* Exercise:
Return, word for word, the stretch of the standard-of-review text from "The Court must" through "agency's own regulations).".

* Study text:
++++++++++++++++++++
C. Judicial Standard of Review

Judicial review of the Commissioner's determination is limited in scope by 42 U.S.C. § 405(g) and involves a twofold inquiry: (1) whether the findings of the ALJ are supported by substantial evidence and (2) whether the ALJ applied the correct legal standards. See Blakley v. Comm'r of Soc. Sec., 581 F.3d 399, 406 (6th Cir. 2009); see also Bowen v. Comm'r of Soc. Sec., 478 F.3d 742, 745-46 (6th Cir. 2007).

The Commissioner's findings must stand if they are supported by "such relevant evidence as a reasonable mind might accept as adequate to support a conclusion." Richardson v. Perales, 402 U.S. 389, 401 (1971) (citing Consolidated Edison Co. v. N.L.R.B., 305 U.S. 197, 229 (1938)). Substantial evidence consists of "more than a scintilla of evidence but less than a preponderance. . . ." Rogers v. Comm'r of Soc. Sec., 486 F.3d 234, 241 (6th Cir. 2007). In deciding whether the Commissioner's findings are supported by substantial evidence, the Court considers the record as a whole. Hephner v. Mathews, 574 F.2d 359 (6th Cir. 1978).

The Court must also determine whether the ALJ applied the correct legal standards in the disability determination. Even if substantial evidence supports the ALJ's conclusion that the plaintiff is not disabled, "a decision of the Commissioner will not be upheld where the SSA fails to follow its own regulations and where that error prejudices a claimant on the merits or deprives the claimant of a substantial right." Rabbers, 582 F.3d at 651 (quoting Bowen, 478 F.3d at 746). See also Wilson, 378 F.3d at 545-46 (reversal required even though ALJ's decision was otherwise supported by substantial evidence where ALJ failed to give good reasons for not giving weight to treating physician's opinion, thereby violating the agency's own regulations).

D. Specific Errors

On appeal, plaintiff asserts two assignments of error: (1) the ALJ erred by failing to appropriately evaluate evidence of plaintiff's deficits in adaptive functioning under Listing 12.05 for intellectual disability; and (2) the ALJ erred by failing to consider evidence that plaintiff's deficits in adaptive functioning manifested during the developmental period. Plaintiff argues that as a result of the ALJ's failure to properly evaluate the evidence, the ALJ's decision that plaintiff's severe mental impairment does not satisfy either Listing 12.05(B) or 12.05(C) for "mental retardation" is incorrect and contrary to law. Because plaintiff's assignments of errors are closely related, the Court will consider them together.
++++++++++++++++++++
* Data shown:
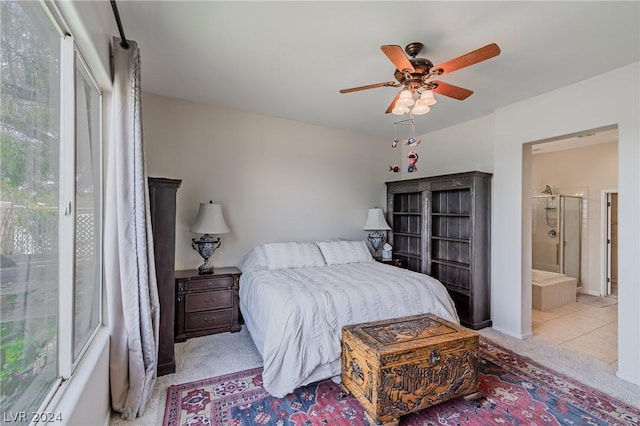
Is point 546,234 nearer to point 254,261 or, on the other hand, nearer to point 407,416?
point 407,416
++++++++++++++++++++
* Answer to this task:
The Court must also determine whether the ALJ applied the correct legal standards in the disability determination. Even if substantial evidence supports the ALJ's conclusion that the plaintiff is not disabled, "a decision of the Commissioner will not be upheld where the SSA fails to follow its own regulations and where that error prejudices a claimant on the merits or deprives the claimant of a substantial right." Rabbers, 582 F.3d at 651 (quoting Bowen, 478 F.3d at 746). See also Wilson, 378 F.3d at 545-46 (reversal required even though ALJ's decision was otherwise supported by substantial evidence where ALJ failed to give good reasons for not giving weight to treating physician's opinion, thereby violating the agency's own regulations).